FORT CAMPBELL, Ky. — "The wounded soldier holds a homemade poster ringed with Christmas lights.

The widow stands in the back, hoping not to be seen.
The mother squeezes her three-year-old son’s hand and leans forward in anticipation.
The newlywed wipes away tears.

All wait in the bleachers of an airplane hangar for soldiers of the 101st Airborne Division. They are coming home from the unit’s deadliest year of combat since Vietnam.

After a decade of war, the welcome home ceremony has become a moment ingrained in American popular culture. The cheering, hugs and tears are staples of television newscasts. American beer and car companies regularly use the return of the soldier in ads designed to evoke patriotism and a sepia-toned sentimentality.

These events are far more complicated than such portrayals suggest. ..."
My personal favorite homecoming shot:
254174_1990213722229_1449941268_32245931_5383175_n.jpg
 
BG Farrell, who is the former dean now teaching french at VMI gave an interesting speech that touches on this subject to veterans at the theat the Harvard Business School last year. An articulate man- I had a beer with him a week ago- I hope to have another with him as he is one of those guys who you just enjoy talking with. (no wonder even the Cadets who are barely passing his course like my son- really like him as a teacher). Something to think about:
"But I want them back. And I worry not about the fight, but about the after: after the war, after the victory, after... God forbid... the defeat, if it come to that. It's after that things get tricky. After that a soldier needs the real grit and wit. And after that a soldier needs to believe. Anybody can believe before. During? A soldier has company in the fight, in Kandahar or Kabul, Basra or Baghdad. It's enough to believe in the others during. But after... and I can tell you this having come home from a war: After ...a soldier is alone. A batch of them, maybe... but still alone. ...
but in the end you persevered alone.
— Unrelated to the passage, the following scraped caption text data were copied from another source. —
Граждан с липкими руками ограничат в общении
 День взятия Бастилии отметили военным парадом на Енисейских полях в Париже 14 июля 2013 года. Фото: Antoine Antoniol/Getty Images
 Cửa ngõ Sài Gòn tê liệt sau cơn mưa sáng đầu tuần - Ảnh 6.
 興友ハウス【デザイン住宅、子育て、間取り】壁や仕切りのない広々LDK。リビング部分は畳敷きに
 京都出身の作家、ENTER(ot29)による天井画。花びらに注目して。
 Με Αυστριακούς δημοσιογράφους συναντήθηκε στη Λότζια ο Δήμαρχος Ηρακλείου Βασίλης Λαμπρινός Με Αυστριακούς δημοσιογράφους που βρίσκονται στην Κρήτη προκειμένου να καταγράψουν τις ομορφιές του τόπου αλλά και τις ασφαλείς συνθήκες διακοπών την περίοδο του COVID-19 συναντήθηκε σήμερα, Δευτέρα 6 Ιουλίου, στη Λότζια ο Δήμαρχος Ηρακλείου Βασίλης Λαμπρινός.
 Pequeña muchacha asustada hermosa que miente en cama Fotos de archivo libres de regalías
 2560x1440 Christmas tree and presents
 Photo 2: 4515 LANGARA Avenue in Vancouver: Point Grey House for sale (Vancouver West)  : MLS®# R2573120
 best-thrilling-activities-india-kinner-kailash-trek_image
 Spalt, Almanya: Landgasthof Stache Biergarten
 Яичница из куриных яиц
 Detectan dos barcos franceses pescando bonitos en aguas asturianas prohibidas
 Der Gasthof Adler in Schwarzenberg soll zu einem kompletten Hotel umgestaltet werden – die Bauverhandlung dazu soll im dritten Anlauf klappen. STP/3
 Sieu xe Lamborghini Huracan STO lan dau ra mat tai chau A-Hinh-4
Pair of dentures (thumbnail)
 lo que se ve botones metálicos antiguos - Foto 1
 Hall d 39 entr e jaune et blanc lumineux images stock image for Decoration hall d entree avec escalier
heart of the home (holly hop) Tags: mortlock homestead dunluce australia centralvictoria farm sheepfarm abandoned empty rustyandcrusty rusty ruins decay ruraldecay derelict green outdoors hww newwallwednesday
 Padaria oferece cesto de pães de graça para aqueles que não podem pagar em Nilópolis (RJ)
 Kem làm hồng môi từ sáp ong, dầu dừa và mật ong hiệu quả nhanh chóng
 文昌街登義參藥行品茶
Just as alone you made that long walk from Out There with a duffle bag fulla pixelated, random computer-generated dirty laundry -- along with your bruised dreams, your ecstasy and your despair -- Back Here at tour's end.

And you will be alone, for all the good intentions and solicitude of them, the other, the civilians. Alone. But...together. Your generation, whom us dumbo civilians couldn't keep out of war, will bear the burden of soldier's return... alone. And a fresh duty: to complete the lives of your buddies who didn't make it back, to confect for them a living monument to their memory. "
 
That "coming home" Budweiser commercial chokes me up....people standing up and clapping, combined with the music.


I'll tell you want else I love, in DC, when Honor Flights coming in, taking WWII vets to the WWII Memorial....I try to line up and clap for them whenever I see it (and am not trying to get to my flight).